Gardening Disaster: I Am an Army of One

Earlier this month I posed the question, “Gardening Disaster: Am I the Only One?” Because it seemed to me that everyone in America suddenly had the natural ability to effortlessly grow bushels of organic fruit and vegetables. Meanwhile, I planted two 1×4-foot container gardens and was immediately battling worms, fungus and some unknown kind of squash cancer. Is it really that easy for everyone else, I wondered, or were there other gardening failures out there, shamefully tending backyard brown patches of doom?

Cherry tomatoes by Laurie Sterbens

These fell off into my hand as I was tying up my cherry tomato plants, so they were either ripe or suicidal.

Nope. Apparently I am the only one. I posted on Facebook, Twitter and LinkedIn, and the overwhelming response was: … (crickets).

So, a gardening-impaired army of one, I keep fighting. I’m seeing signs that I might eventually beat this crop-failure thing, but I am also puzzled by new bits of agricultural weirdness. And I continue to find pests sneaking around under the leaves.

The other morning I went out to find a small black worm on a tomato plant and promptly flicked him into outer space. I then found a big green caterpillar trying to hide under a leaf. It didn’t look like a giant, evil hornworm; it was more of a cuddly cartoon caterpillar, and my son immediately fell in love with it. It also had much grabbier feet than the black worms, so instead of being flicked into outer space, it was humanely delivered to one of the shrubs in the front yard that I wish something would eat.

Miniature Bell Pepper Plant by Laurie Sterbens

Life is a party for this miniature bell pepper plant, which has sprouted a new round of tiny blossoms.
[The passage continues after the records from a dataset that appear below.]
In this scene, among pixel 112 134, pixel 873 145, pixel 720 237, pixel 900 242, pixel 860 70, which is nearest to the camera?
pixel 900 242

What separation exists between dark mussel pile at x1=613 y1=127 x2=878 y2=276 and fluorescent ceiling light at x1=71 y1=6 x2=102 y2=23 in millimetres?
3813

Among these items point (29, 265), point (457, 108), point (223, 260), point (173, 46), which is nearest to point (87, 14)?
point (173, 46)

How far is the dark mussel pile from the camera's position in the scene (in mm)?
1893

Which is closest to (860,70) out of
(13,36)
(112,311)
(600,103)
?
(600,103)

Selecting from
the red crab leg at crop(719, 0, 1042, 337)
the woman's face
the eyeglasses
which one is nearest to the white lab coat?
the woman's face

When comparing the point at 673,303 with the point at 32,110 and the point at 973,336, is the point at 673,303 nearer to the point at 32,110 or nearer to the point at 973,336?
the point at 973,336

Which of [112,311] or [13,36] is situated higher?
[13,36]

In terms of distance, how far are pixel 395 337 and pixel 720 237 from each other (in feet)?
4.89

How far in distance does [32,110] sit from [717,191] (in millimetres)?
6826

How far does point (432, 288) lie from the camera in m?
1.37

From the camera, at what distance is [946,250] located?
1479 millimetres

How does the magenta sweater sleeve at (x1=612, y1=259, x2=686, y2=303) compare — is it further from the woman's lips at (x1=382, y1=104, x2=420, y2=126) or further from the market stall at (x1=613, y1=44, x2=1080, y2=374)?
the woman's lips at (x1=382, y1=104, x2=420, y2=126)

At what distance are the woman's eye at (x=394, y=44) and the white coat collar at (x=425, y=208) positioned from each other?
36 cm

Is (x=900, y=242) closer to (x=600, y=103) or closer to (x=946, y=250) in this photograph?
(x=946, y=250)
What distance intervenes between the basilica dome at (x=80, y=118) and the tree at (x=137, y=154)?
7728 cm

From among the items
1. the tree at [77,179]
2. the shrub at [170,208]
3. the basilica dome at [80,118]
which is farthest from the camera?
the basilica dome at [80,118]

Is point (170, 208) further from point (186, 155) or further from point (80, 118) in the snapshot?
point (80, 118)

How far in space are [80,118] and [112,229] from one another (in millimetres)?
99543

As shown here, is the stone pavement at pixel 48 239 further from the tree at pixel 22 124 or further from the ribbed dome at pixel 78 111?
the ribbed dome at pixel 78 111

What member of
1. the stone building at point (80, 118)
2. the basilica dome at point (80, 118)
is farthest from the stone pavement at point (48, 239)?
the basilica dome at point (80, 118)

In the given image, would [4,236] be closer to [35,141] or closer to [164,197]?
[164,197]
Now check out the leafless, emaciated stick just north of it. This was the pepper plant's identical twin, treated exactly the same way. Crazy plants.

My two cherry tomato plants lost most of their lower leaves to fungus, but the top halves are doing quite well and in fact seemed to grow a foot overnight. I never thought they’d get big enough to have to tie to stakes, but they were beginning to flop over, so I recruited an ornamental trellis from another part of the yard (that I hadn’t gotten around to putting an actual plant on) and tied the plants to it. While I was doing this, four ripe tomatoes fell off into my hands, so I took that to mean they were ripe though they might have just been suicidal. They weren’t quite as red as the storebought cherry tomatoes I had in the kitchen, but they were red enough. In a taste test, they weren’t as sweet as the professional tomatoes, but they tasted fresh and homegrown. I’m going to count this as a success. So far I’ve harvested two miniature bell peppers and four cherry tomatoes, bringing my vegetable cost per unit down to $10!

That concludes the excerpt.